_Task item_
In the abstract on saccharifying waste paper with garden snail cellulase, which paper showed the highest resistance to cellulase activity at all masses?

_Excerpted passage_
Saccharification of waste paper with cellulase from garden snails ( Cornu aspersum )

2018 
Waste cellulose, a glucose-based biopolymer, is the most abundant global organic substance that could be developed as a resource for bioproduct development. Cellulase, a multi-component enzyme system, has the ability to bioconvert cellulose into glucose a fermentable sugar, and this process has been performed with the hydrolytic enzyme isolated from the garden snail (Cornu aspersum). During this process, various waste paper materials such as office paper, foolscap paper, filter paper, newspaper, brown envelope paper and advertising paper from retailers, Woolworths and Pick’n Pay, have been saccharified with cellulase from garden snails. The various paper materials exhibited different susceptibilities for cellulase-catalysed bioconversion into glucose as determined by the structural components of the paper materials which are cellulose, hemicellulose and lignin. Filter paper was determined to be the substrate with the highest resistance, with all masses, against cellulase activity in terms of percentage saccharification, while Woolworths paper exhibited the highest susceptibility for cellulase activity when a medium mass of paper was incubated, while foolscap paper offered the least resistance against the cellulase activity at highest mass to enzyme ratio. All the paper materials have been bioconverted into different relative amounts of glucose by the garden snail cellulase, and this sugar could serve as a resource for bioproduct development.

Stored data
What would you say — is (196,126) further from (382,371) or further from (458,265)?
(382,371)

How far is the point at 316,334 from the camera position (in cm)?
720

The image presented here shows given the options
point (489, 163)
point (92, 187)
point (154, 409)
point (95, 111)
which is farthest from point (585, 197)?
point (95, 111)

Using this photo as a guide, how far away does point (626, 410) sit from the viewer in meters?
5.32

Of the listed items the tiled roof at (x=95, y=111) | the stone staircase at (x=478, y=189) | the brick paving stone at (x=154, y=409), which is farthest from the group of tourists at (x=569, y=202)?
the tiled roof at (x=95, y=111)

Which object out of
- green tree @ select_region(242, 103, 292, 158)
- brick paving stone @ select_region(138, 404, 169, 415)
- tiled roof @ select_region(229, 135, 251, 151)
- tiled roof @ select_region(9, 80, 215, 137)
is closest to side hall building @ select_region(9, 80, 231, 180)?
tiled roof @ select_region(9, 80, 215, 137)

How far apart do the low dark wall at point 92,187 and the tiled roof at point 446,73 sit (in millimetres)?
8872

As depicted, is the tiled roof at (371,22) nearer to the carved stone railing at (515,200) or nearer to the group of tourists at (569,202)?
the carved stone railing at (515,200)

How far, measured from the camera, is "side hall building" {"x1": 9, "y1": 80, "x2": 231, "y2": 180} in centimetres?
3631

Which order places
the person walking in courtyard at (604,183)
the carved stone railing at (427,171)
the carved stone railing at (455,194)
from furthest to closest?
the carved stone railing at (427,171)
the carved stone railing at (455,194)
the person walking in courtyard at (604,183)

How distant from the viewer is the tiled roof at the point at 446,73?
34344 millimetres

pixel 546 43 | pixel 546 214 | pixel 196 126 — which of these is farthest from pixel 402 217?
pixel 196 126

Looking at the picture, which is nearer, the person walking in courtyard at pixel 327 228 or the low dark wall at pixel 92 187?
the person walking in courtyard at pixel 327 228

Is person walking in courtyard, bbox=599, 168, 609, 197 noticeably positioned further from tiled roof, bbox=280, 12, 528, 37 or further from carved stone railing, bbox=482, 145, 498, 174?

_Task result_
Filter paper.